__PAGE TEXT__

We feel our website seems to be very slow, it would be great if you could tell me any other methodologies to improve the performance.


The quickest/easiest way to improve performance: Get better hardware. Hardware is cheap compared to spending months of developer time chasing bottlenecks. I once had a client who complained about a Java web app's performance. Turns out he was trying to run the app server on a dual Pentium 166 with 256megs of RAM that, without the web app running, had a 90% CPU load. Enterprise applications require enterprise-level hardware. We ran the same app with a dual Itanium 800 with 2gigs of RAM (cost about $10k in the year 2000, about the same as a man-month for a developer) and the performance problems went away. Use whatever your platform provides (top on Linux, Task Manager/System Monitor on WinNT/2k/XP) and see if your hardware is maxed out.
Converting to Struts will probably not increase performance. Depending on your current architecture, Struts may make it perform _worse_. Struts performs at least on forward per request, in some cases more. What Struts does do is give you a good framework to build a web application using an MVC architecture. It also decouples the presentation logic from the business/persistence layers so the workflow of the web app is more flexible and it is easier to spread the load across multiple developers.

__PROVIDED RECORDS__

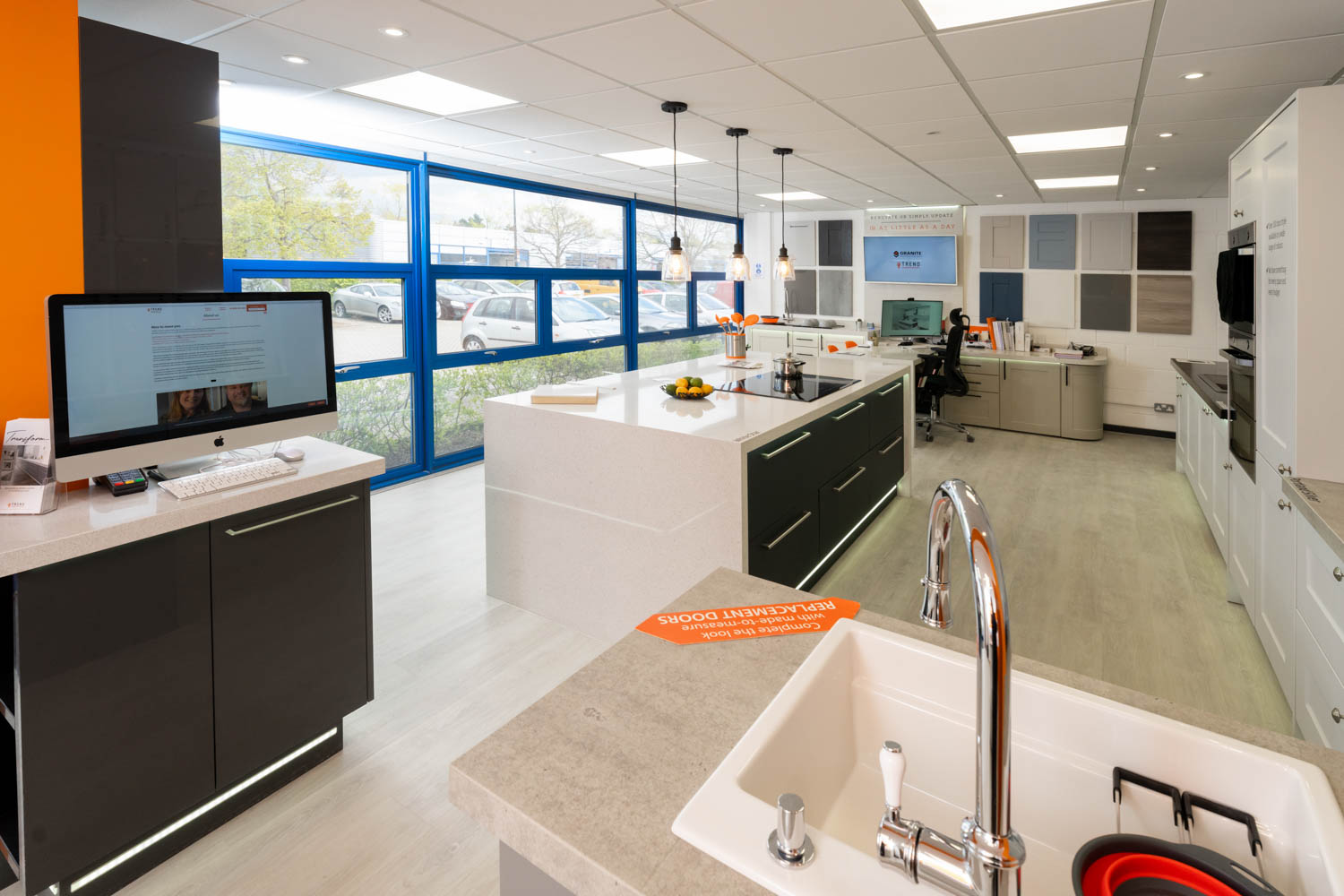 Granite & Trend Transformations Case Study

* * *

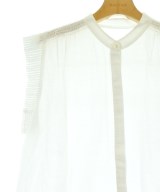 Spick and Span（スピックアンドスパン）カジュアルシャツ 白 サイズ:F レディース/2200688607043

__EXERCISE OBJECTIVE__
Rewrite the text on website performance starting with "We feel our" and going on through "is maxed out.", changing "RAM" to "memory".

__OUTPUT OF THE TASK__
We feel our website seems to be very slow, it would be great if you could tell me any other methodologies to improve the performance.


The quickest/easiest way to improve performance: Get better hardware. Hardware is cheap compared to spending months of developer time chasing bottlenecks. I once had a client who complained about a Java web app's performance. Turns out he was trying to run the app server on a dual Pentium 166 with 256megs of memory that, without the web app running, had a 90% CPU load. Enterprise applications require enterprise-level hardware. We ran the same app with a dual Itanium 800 with 2gigs of memory (cost about $10k in the year 2000, about the same as a man-month for a developer) and the performance problems went away. Use whatever your platform provides (top on Linux, Task Manager/System Monitor on WinNT/2k/XP) and see if your hardware is maxed out.